The Odd Fellows Cemetery was located a short distance from Old Glenwood Cemetery and adjoined the smaller United American Mechanics' Cemetery.

The cemetery was a part of the United States National Cemetery System during the American Civil War with a leased lot within the cemetery for 277 soldiers that died in nearby hospitals. The soldiers' remains were reinterred to the Philadelphia National Cemetery in 1885.
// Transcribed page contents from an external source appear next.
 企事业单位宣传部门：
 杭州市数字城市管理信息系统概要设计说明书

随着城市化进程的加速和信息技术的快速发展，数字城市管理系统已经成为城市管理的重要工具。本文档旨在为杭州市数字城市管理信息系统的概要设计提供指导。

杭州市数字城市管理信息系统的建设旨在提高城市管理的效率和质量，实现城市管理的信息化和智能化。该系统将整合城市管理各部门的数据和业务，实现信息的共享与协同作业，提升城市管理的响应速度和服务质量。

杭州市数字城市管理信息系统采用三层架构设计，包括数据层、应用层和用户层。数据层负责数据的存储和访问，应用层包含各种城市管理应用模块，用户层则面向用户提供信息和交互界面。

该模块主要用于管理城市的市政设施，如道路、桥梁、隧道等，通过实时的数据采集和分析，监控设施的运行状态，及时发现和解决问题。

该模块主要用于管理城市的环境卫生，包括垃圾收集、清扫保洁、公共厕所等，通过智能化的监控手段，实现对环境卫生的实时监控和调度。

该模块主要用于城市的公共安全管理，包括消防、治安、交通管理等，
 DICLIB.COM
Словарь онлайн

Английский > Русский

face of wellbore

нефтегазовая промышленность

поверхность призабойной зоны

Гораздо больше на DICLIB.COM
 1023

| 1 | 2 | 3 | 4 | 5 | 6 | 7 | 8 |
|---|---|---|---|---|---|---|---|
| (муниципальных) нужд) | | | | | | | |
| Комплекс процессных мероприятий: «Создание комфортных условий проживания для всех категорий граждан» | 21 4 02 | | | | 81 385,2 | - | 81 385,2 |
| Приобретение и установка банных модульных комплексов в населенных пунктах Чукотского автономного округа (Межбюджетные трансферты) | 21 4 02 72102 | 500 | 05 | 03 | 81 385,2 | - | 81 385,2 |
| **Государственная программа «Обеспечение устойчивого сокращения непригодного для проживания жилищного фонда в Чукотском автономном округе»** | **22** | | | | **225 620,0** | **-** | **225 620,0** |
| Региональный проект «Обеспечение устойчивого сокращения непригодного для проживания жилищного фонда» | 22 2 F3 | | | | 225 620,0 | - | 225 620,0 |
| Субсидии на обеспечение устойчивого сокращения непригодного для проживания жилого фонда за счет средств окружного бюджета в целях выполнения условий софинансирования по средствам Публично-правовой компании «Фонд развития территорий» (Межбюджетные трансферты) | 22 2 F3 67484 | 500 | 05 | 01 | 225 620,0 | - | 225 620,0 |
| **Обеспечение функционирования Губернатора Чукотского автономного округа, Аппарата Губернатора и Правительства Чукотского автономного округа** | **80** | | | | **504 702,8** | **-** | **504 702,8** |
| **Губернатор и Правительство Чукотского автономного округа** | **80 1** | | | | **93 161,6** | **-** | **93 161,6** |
In 1951, the cemetery property was acquired by the Philadelphia Housing Authority for construction of the Raymond Rosen housing project. The bodies were moved to two other cemeteries owned by the Odd Fellows – Mount Peace Cemetery in Philadelphia and Lawnview Memorial Park in Rockledge, Pennsylvania. However, in 2013, workers unearthed 28 graves and remains that were not moved and were still under the playground of the William Dick school built in 1954.

==Notable burials==
- Manuel Azadigian (1901–1924), painter and sculptor
- Peter Cross (1815–1862), U.S. Mint assistant engraver
- Charles Kochersperger (1826–1867), Union Army officer
- George Lippard (1822–1854), Novelist, journalist, playwright, social activist and labor organizer The Lippard grave and memorial were moved to Lawnview in 1951.